美国过河卒

2017-01-14  本文已影响468人  计算士
雪中芝加哥:宁可一思进,莫在一思停
1. 此时此刻

可能是因为时差的关系,我在大雪封城的芝加哥提早醒了,大约是四点。

凌晨四点醒来是一件略微尴尬的事。如果早一些,比如三点,可以欺骗自己现在还是午夜,尝试接着睡;如果晚一些,比如五点,则可以勤奋之名工作。

四点,产生了一种无所适从的疏离感。

需要一点音乐。

这个时候比较适合的是轻一点的爵士。爵士有一个好,就是它的毫无目的性。它不像古典那样太结构化,使人难以寄托情绪;又不像流行和乡村那样,过于为明确的情绪左右。

尴尬时刻,正是写东西的机缘。就像爵士人生,到哪算哪,随波逐流,无所谓始,也无所谓终。

2. 身份危机

冬天来临的时候,我产生了一些心理问题。

Identity Crisis。这个不好直译。如果我在中文语境里说身份危机,大概听到的人都会以为我是指绿卡的问题。

有意思的是,我的确还没有拿到,甚至还没有申请绿卡。所以这么理解,除了粗暴一些外,倒也没有什么不对 — 除了貌似正确的粗暴的世界观,有时候恰恰是问题之源。

现在回想起来,有两个微妙时刻是至关重要的。

一次是和朋友一起玩桌游时。Ellies,秘鲁移民二代,业余杂志插画师,地理学学生,在一个小本子上涂鸦我的脸。她画了一个正方形,代表我的脸,然后里面有两条线,代表我的眼睛。这个当然和我的自我想象相差很远。因为我一直认为在亚洲人中,我的眼睛是大的,脸是瘦的。于是我觉得这是Ellie创造出来的新风格,有点类似于国内的漫画人物张小盒。

然而并不,Ellie开始画另一个朋友Addie的时候,却又不张小盒了。脸是三角形,眼睛也成了圆的。

如果Ellie是星巴克的员工,而我是愤怒的韩国女生,我可能会找经理投诉被人画了“chinky eyes”,这样就会有一张优惠券出现来补偿我的精神伤害(相关新闻)。

但我和Ellie很熟,我明白身为少数裔和民主党支持者,她不大会有歧视的问题。她之所以这么画,唯一的原因就是,以美国街头面孔的平均水平,我的眼睛真的很小,脸也真的比较接近方形而不是圆形。

如果Ellie是对的,那我就是错的。我必须承认,之前三十年形成的自我形象在美国语境中是不“客观”的。我其实长得像张小盒。

张小盒长这样

另一次是在办公室中。我的办公室朝西,窗外有一棵银杏。到了秋天,银杏叶先是变黄,而后逐渐脱落,下午三四点钟,太阳从窗户中晒进来,正好覆盖我的背部 — 如果我不失时机地将椅子略微向后移动的话。

太阳向我传递能量以后,我思绪就渐渐飘起来。

有一次阳光降临之后,我开始思考一个问题,我的身份标签。在美国,人们会怎么看待,归类我呢?显然,我最有辨识度的标签是“来自中国的博士后”。如果把这个标签从我的人生中拿掉,我还剩下什么呢?

• • • • •

_任务说明:_ 请逐字抄录这篇随笔中从“尴尬时刻,正是写东西的机缘。”到“现在回想起来,有两个微妙时刻是至关重要的。”的部分。 这些记录是独立的材料，与这篇随笔无关。

• • • • •

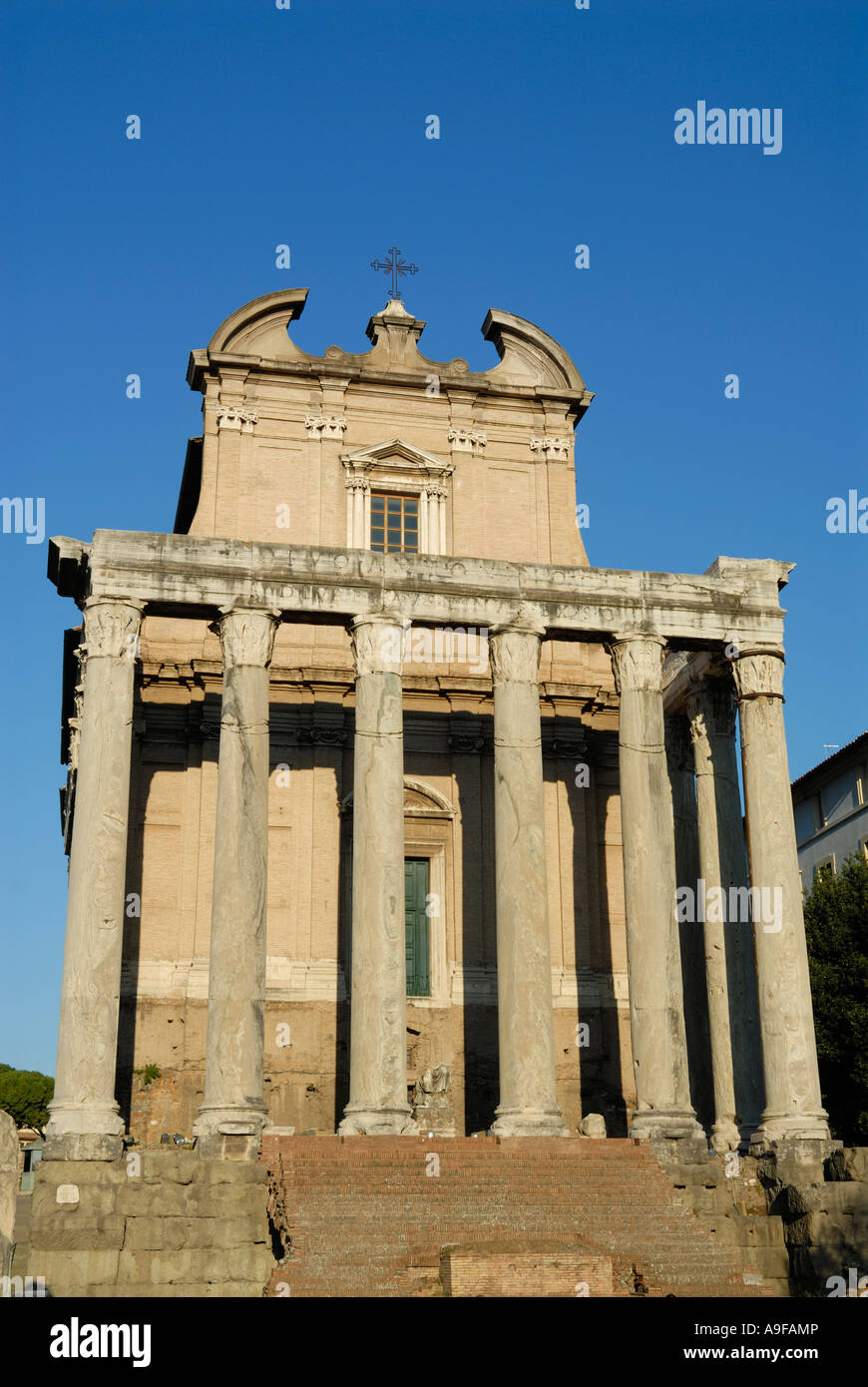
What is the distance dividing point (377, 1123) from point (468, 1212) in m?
3.13

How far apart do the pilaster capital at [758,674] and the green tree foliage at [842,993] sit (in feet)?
35.8

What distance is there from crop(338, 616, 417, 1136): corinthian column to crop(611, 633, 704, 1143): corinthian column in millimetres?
4324

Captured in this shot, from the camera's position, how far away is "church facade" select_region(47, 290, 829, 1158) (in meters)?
26.1

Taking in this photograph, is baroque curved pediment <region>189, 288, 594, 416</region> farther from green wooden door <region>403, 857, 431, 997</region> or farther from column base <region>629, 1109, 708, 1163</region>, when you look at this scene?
column base <region>629, 1109, 708, 1163</region>

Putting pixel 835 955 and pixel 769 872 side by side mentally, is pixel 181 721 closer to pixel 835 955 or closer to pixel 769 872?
pixel 769 872

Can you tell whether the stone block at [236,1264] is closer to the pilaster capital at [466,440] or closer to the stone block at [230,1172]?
the stone block at [230,1172]

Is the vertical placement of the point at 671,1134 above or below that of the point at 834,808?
below

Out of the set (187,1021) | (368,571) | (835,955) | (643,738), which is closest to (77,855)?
(187,1021)

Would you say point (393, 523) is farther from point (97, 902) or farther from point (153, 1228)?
point (153, 1228)

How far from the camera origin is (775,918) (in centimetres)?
2769

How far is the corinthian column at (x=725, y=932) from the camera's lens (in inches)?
1133

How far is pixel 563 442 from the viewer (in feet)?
119


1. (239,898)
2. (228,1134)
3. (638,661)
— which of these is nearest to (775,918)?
(638,661)

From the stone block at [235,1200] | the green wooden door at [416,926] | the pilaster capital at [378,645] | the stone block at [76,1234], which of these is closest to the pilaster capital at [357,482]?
the pilaster capital at [378,645]
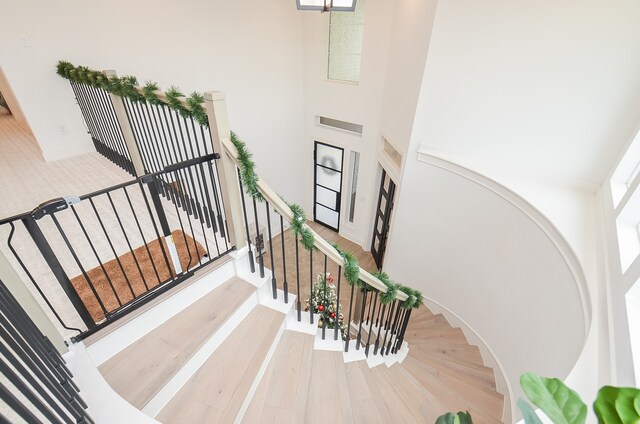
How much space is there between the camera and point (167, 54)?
4.25 meters

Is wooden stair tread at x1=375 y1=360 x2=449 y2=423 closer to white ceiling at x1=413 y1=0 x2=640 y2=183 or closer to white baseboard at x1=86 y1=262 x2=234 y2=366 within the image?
white baseboard at x1=86 y1=262 x2=234 y2=366

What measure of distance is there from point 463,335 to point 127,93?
185 inches

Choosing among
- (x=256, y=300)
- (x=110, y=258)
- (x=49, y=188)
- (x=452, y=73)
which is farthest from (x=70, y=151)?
(x=452, y=73)

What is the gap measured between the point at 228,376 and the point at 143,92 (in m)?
2.31

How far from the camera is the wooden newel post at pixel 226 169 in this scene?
6.12 feet

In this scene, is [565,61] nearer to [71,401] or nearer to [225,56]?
[71,401]

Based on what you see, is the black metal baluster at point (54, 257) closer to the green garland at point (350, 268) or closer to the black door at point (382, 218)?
the green garland at point (350, 268)

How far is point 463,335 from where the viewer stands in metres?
3.71

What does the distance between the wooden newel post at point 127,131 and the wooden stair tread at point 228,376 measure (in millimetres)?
2166

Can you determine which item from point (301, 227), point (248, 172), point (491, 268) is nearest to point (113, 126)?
point (248, 172)

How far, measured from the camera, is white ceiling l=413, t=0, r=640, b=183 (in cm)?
231

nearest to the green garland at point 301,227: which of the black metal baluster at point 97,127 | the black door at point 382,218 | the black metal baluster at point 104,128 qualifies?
the black metal baluster at point 104,128

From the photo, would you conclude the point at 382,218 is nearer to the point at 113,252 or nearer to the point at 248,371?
the point at 248,371

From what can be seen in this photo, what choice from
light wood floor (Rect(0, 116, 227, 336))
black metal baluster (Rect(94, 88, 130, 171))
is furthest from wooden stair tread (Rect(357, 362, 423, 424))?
black metal baluster (Rect(94, 88, 130, 171))
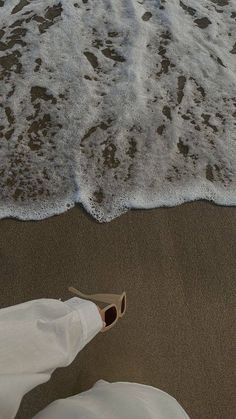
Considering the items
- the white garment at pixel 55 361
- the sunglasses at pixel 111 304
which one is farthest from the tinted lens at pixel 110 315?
the white garment at pixel 55 361

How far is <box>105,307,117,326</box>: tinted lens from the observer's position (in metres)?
1.11

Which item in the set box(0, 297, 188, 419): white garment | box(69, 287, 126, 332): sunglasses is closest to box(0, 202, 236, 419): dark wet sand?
box(69, 287, 126, 332): sunglasses

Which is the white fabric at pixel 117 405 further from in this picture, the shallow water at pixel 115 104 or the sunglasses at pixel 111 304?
the shallow water at pixel 115 104

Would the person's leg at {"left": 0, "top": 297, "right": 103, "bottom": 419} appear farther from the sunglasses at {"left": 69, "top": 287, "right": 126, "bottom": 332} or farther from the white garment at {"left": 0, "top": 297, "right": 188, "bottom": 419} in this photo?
the sunglasses at {"left": 69, "top": 287, "right": 126, "bottom": 332}

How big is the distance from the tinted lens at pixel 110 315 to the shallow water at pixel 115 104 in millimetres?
351

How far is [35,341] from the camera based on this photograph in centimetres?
80

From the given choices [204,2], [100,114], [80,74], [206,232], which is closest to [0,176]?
[100,114]

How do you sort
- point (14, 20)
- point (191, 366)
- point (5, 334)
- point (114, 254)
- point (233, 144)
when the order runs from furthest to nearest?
1. point (14, 20)
2. point (233, 144)
3. point (114, 254)
4. point (191, 366)
5. point (5, 334)

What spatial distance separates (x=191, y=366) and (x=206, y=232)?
391 mm

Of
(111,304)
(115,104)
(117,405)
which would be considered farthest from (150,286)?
(115,104)

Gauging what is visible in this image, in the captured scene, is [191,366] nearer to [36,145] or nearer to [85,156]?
[85,156]

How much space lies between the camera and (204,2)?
2.04m

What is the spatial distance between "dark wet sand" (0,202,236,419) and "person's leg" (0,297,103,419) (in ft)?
0.85

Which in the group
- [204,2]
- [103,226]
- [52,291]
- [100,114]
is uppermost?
[204,2]
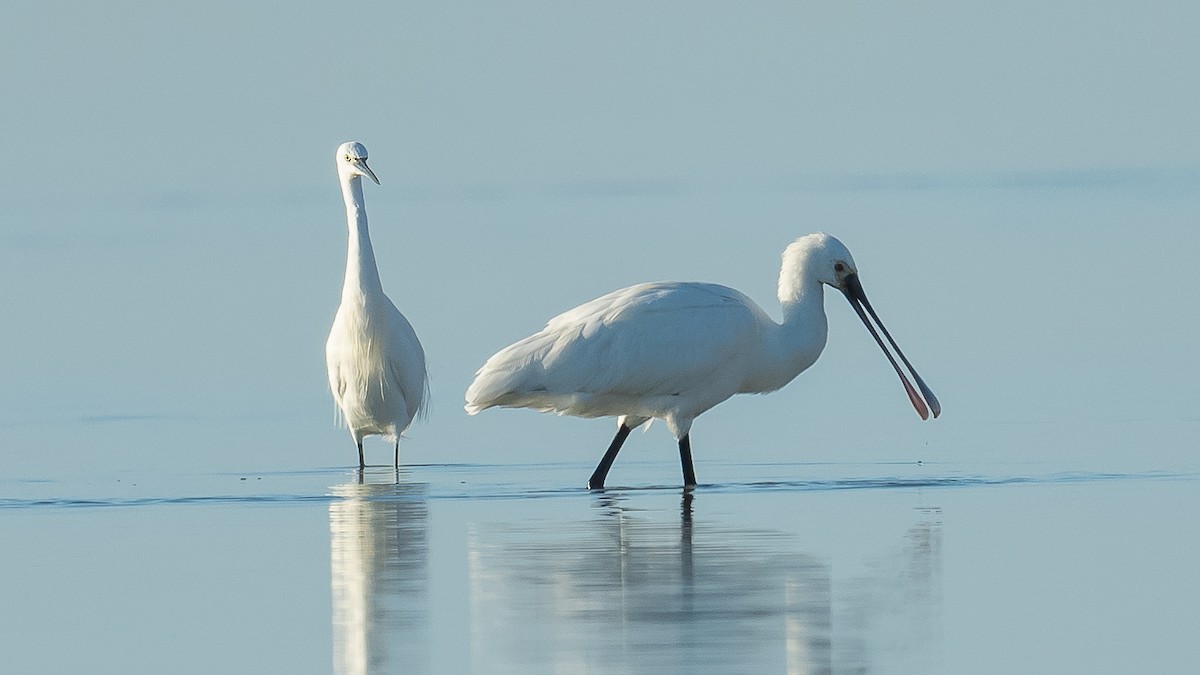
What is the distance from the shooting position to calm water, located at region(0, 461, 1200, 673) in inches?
331

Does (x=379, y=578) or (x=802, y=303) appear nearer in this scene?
(x=379, y=578)

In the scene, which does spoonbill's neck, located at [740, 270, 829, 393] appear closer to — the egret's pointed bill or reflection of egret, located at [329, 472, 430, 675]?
the egret's pointed bill

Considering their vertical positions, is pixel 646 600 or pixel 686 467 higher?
pixel 686 467

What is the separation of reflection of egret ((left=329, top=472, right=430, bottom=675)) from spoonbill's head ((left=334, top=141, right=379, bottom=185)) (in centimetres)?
420

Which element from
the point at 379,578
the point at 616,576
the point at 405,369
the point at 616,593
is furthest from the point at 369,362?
the point at 616,593

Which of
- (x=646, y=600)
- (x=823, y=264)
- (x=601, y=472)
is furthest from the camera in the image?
(x=823, y=264)

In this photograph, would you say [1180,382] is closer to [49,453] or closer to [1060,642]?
[49,453]

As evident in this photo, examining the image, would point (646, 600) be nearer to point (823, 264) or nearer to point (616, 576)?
point (616, 576)

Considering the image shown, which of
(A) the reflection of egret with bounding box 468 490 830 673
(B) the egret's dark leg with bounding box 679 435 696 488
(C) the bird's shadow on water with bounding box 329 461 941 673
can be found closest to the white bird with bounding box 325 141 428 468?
(B) the egret's dark leg with bounding box 679 435 696 488

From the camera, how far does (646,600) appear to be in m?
9.31

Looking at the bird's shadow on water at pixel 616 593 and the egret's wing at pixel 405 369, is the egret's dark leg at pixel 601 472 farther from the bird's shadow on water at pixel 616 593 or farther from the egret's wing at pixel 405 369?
the egret's wing at pixel 405 369

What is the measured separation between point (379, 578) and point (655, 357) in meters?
4.01

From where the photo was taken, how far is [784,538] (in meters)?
11.1

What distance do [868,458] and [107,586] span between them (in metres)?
6.20
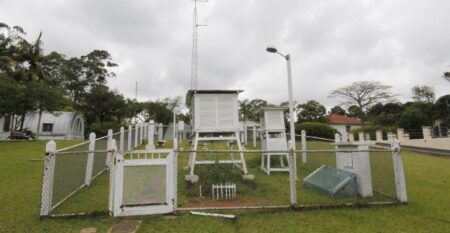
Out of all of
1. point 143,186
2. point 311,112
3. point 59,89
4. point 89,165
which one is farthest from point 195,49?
point 311,112

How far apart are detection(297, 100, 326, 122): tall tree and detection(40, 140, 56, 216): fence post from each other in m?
39.5

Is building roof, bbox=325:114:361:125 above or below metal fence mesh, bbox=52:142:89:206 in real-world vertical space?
above

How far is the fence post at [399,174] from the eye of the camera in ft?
20.0

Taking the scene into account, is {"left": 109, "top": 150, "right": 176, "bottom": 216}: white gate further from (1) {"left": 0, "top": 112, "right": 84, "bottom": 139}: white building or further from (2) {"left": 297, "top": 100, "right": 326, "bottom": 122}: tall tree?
(2) {"left": 297, "top": 100, "right": 326, "bottom": 122}: tall tree

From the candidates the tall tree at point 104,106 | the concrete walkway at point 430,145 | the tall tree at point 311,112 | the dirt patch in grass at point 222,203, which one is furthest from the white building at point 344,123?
the dirt patch in grass at point 222,203

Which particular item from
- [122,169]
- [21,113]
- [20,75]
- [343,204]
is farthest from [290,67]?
[20,75]

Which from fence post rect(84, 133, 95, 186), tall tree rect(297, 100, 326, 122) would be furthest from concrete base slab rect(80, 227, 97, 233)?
tall tree rect(297, 100, 326, 122)

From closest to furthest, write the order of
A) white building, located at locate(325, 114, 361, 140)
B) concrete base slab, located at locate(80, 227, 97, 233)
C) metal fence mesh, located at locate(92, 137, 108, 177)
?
concrete base slab, located at locate(80, 227, 97, 233) < metal fence mesh, located at locate(92, 137, 108, 177) < white building, located at locate(325, 114, 361, 140)

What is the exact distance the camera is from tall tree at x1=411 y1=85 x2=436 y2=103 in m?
46.1

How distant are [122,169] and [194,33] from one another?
31.0 ft

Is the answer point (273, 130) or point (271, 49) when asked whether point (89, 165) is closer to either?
point (273, 130)

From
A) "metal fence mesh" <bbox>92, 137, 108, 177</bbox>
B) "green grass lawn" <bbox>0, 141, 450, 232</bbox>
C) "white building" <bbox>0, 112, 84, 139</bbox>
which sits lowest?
"green grass lawn" <bbox>0, 141, 450, 232</bbox>

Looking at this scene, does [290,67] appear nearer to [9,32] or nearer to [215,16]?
[215,16]

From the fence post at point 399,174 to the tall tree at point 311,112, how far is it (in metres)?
36.3
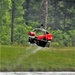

• • • • •

_参考解答:_
尴尬时刻,正是写东西的机缘。就像爵士人生,到哪算哪,随波逐流,无所谓始,也无所谓终。

2. 身份危机

冬天来临的时候,我产生了一些心理问题。

Identity Crisis。这个不好直译。如果我在中文语境里说身份危机,大概听到的人都会以为我是指绿卡的问题。

有意思的是,我的确还没有拿到,甚至还没有申请绿卡。所以这么理解,除了粗暴一些外,倒也没有什么不对 — 除了貌似正确的粗暴的世界观,有时候恰恰是问题之源。

现在回想起来,有两个微妙时刻是至关重要的。